Anything But Ordinary Addie
The True Story of Adelaide Herrmann Queen of Magic
written by Mara Rockliff
illustrated by Iacopo Bruno
published by Candlewick Press
The dynamic combination of author Mara Rockliff and illustrator Iacopo Bruno are back in the book Anything But Ordinary Addie. I'm seeing a trend here - anything they work on together is a book I want to own!
Rockliff has written another picture book biography spotlighting a person I didn't know anything about, Adelaide Herrmann. Addie quickly realized at a young age that she was destined to be someone who was far from ordinary. As she tried new experiences, she quickly found that the more daring and the more extraordinary feats were the ones that held her passion. But it was meeting the magician, Alexander Hermann, that her life really took meaning.
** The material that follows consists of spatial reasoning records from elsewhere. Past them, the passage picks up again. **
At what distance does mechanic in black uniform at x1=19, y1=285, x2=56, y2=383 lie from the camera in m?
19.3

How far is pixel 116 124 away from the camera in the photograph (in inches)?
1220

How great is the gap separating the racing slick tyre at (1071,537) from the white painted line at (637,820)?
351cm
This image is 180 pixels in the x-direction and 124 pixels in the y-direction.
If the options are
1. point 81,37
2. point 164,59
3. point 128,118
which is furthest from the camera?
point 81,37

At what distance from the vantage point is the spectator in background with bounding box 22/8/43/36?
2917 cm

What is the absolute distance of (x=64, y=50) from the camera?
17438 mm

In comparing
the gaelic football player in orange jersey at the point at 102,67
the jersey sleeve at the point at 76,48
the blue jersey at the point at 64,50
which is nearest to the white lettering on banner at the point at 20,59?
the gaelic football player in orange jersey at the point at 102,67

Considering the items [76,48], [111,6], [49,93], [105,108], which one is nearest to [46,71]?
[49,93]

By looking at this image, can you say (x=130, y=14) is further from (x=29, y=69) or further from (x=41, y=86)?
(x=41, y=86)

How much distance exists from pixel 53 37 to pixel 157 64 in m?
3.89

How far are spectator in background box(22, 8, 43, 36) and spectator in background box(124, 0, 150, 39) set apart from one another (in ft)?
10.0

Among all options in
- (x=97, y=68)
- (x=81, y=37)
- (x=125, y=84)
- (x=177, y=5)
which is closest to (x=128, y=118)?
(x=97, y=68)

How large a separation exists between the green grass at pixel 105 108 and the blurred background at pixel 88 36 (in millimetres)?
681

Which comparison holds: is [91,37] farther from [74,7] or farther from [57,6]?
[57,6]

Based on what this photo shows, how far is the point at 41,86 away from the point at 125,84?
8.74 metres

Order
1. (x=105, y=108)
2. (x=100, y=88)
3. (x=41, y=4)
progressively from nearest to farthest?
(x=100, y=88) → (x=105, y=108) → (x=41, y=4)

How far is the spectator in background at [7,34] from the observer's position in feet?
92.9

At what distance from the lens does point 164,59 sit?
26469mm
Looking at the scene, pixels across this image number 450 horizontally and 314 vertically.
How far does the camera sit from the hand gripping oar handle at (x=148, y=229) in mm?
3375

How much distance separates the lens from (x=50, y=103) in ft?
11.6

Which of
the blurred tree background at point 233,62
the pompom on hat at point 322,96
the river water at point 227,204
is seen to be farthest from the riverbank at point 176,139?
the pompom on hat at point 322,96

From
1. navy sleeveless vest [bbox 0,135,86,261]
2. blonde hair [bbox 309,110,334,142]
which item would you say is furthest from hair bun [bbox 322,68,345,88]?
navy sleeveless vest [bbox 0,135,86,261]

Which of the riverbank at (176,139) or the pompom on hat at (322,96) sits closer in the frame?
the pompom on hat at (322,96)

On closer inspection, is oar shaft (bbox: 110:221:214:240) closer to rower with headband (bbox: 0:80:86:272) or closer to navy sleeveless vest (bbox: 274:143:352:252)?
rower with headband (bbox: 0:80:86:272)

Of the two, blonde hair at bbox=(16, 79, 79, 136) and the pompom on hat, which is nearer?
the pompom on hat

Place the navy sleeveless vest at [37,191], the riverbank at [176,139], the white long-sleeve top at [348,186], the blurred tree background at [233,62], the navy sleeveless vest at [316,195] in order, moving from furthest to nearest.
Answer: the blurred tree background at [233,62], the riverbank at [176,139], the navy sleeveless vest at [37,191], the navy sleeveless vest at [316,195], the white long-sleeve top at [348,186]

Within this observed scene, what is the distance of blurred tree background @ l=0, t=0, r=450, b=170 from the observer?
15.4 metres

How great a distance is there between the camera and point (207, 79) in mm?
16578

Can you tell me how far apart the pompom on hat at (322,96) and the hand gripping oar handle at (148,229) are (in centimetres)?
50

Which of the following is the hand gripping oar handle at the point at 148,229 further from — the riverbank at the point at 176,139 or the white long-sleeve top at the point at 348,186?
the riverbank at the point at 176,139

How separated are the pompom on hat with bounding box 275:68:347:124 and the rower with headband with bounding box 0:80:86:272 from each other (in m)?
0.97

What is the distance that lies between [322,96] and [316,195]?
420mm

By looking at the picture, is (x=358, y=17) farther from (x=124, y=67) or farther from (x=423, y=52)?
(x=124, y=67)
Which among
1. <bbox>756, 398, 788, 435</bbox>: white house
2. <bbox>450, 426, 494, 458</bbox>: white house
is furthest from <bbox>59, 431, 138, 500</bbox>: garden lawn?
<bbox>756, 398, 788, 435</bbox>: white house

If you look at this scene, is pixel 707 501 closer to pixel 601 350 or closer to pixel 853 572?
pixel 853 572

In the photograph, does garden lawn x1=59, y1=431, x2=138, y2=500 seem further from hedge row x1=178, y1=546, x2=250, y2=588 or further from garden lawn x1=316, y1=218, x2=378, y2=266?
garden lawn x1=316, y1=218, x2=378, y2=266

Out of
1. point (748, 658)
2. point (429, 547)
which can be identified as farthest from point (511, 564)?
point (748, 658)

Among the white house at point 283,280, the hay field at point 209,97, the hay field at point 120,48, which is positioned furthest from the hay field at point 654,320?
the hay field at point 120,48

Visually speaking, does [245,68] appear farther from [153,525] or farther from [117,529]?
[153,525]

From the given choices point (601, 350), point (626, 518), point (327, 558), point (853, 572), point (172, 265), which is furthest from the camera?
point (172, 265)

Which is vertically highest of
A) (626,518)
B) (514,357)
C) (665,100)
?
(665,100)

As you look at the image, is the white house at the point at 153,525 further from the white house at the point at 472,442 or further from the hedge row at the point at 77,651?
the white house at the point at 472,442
They traveled around with their stage act, performing magic tricks that captivated audiences. Even after the death of her beloved husband, Addie continued the act for many more years. It's in the author's notes that we learn that not much was ever published about Adelaide Hermann. It wasn't until many decades later when another female magician went looking for Addie's privately written memoir, was her extraordinary life brought to the public's attention.
This magical book could not be told without illustrations that truly capture the magic within this story. Iacopo Bruno's beautiful illustrations, which match the historical time, really bring this story to life. I loved what looked like cut paper pieces that are added to the layouts. The bright colors are sure to catch young reader's attention!
After reading this book, I thought about how it could be used in a classroom setting. Of course, it could just be used in a biography unit, but it felt like it needed more than that. Addie was such a unique character for this point in time, I felt like her traits needed a spotlight. And that's what made me think - character traits. I know many classrooms talk about characters - their traits, how they change, feelings, motivations. I would use this text to talk about her traits, but use them to talk about her traits and how they influenced her life and her decisions.
1st reading of the book, find character traits:
- she was daring
- she didn't want to be ordinary
- she was bold
- she was caring
2nd reading of the book, use the character traits and find how she used those traits in her life:
- daring - she was always willing to try new things, even if it was dangerous (cannon ball trick, bullet catching trick, traveling to new places)
- didn't want to be ordinary - always looking for the next thing (being on stage wasn't enough, had to try something that was always a little bit harder)
- bold - she asked her Alexander to marry her!
- caring - she didn't want her employees to be out of work so even though she was heartbroken, she went back to "work"
I think young readers are going to really enjoy meeting Addie. Add this book to your classroom or library!